**Short task**
Write out the items below word for word, leaving out the pictures.

>> BEGIN Recorded data

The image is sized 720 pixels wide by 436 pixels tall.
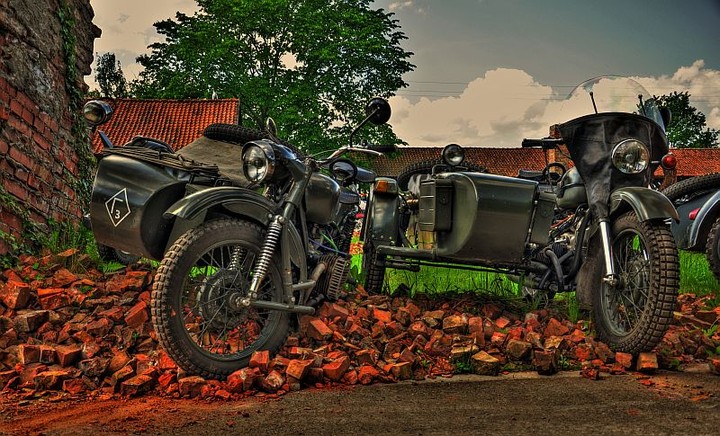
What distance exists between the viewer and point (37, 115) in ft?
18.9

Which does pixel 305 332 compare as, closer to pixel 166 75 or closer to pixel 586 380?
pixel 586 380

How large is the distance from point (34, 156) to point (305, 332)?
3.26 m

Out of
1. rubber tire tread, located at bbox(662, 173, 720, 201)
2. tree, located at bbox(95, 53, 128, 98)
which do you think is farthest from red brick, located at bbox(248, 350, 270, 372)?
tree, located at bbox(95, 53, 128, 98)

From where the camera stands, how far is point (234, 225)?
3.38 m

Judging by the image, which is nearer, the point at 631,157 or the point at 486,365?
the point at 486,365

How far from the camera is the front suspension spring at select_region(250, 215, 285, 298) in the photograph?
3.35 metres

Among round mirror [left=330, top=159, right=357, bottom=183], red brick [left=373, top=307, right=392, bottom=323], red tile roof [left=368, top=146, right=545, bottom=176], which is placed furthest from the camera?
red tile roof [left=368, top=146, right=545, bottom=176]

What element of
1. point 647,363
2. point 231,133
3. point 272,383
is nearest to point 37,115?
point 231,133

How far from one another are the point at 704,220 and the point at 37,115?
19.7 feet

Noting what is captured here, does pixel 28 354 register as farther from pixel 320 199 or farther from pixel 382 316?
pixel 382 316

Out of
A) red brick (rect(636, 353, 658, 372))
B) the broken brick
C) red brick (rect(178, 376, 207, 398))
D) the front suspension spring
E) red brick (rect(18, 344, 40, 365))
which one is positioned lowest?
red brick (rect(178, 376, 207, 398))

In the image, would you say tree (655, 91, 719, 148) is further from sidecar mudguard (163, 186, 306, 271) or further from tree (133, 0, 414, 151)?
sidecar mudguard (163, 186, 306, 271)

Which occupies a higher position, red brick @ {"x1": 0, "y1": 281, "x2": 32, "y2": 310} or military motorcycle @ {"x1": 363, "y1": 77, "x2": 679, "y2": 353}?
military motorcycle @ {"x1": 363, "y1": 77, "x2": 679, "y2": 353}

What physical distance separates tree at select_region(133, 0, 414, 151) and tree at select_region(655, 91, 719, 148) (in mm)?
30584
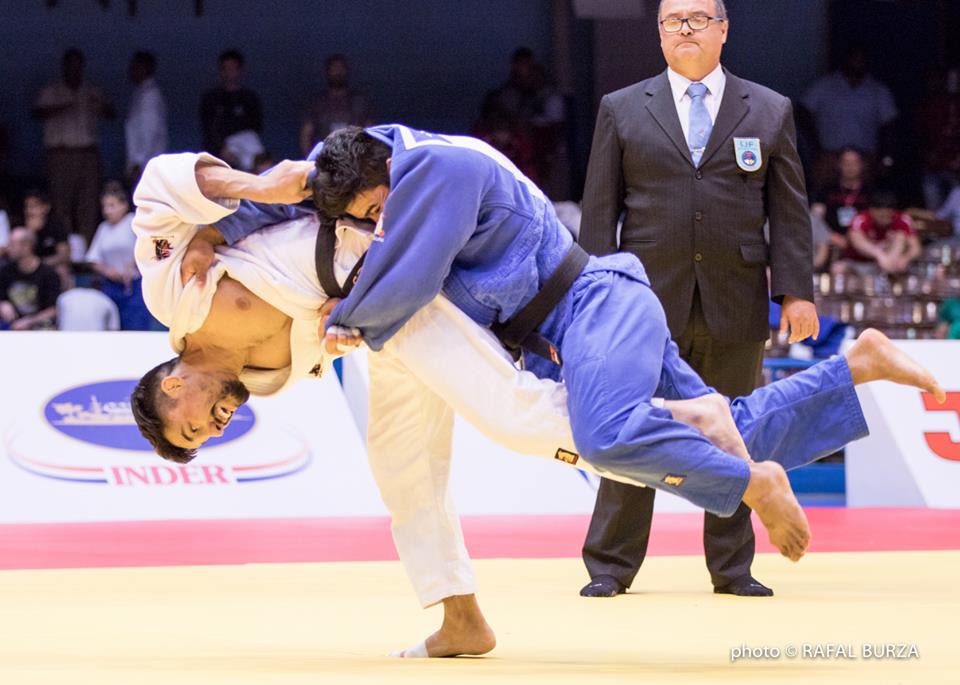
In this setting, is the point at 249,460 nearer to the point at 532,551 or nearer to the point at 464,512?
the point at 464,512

>> END Recorded data

**Result for this exercise**
The image is sized 720 pixels wide by 436 pixels tall.
What distance exists between the viewer and point (37, 115) in ft?
18.9

Which does pixel 305 332 compare as, closer to pixel 166 75 or closer to pixel 586 380?
pixel 586 380

How large is the distance from point (34, 156) to point (305, 332)?
3.26 m

Out of
1. rubber tire tread, located at bbox(662, 173, 720, 201)
2. tree, located at bbox(95, 53, 128, 98)
which do you think is farthest from red brick, located at bbox(248, 350, 270, 372)?
tree, located at bbox(95, 53, 128, 98)

From where the camera stands, how far is point (234, 225)?
3.38 m

Judging by the image, which is nearer, the point at 631,157 or the point at 486,365?
the point at 486,365

How far from the camera is the front suspension spring at select_region(250, 215, 285, 298) in the photograph?
3.35 metres

Among round mirror [left=330, top=159, right=357, bottom=183], red brick [left=373, top=307, right=392, bottom=323], red tile roof [left=368, top=146, right=545, bottom=176], which is placed furthest from the camera?
red tile roof [left=368, top=146, right=545, bottom=176]

What element of
1. point 647,363
2. point 231,133
3. point 272,383
is nearest to point 37,115?
point 231,133

How far from one another are the point at 704,220 and the point at 37,115?
19.7 feet

Noting what is captured here, does pixel 28 354 register as farther from pixel 320 199 or farther from pixel 382 316?
pixel 382 316

Out of
A) red brick (rect(636, 353, 658, 372))
B) the broken brick
C) red brick (rect(178, 376, 207, 398))
D) the front suspension spring
E) red brick (rect(18, 344, 40, 365))
which one is positioned lowest?
red brick (rect(178, 376, 207, 398))

In the image, would you say tree (655, 91, 719, 148) is further from sidecar mudguard (163, 186, 306, 271) or further from tree (133, 0, 414, 151)?
sidecar mudguard (163, 186, 306, 271)

Which occupies a higher position, red brick @ {"x1": 0, "y1": 281, "x2": 32, "y2": 310} or military motorcycle @ {"x1": 363, "y1": 77, "x2": 679, "y2": 353}?
military motorcycle @ {"x1": 363, "y1": 77, "x2": 679, "y2": 353}

What physical distance separates tree at select_region(133, 0, 414, 151) and tree at select_region(655, 91, 719, 148) (in mm)?
30584
In this setting, is the point at 249,460 nearer to the point at 532,551 or nearer to the point at 464,512?
the point at 464,512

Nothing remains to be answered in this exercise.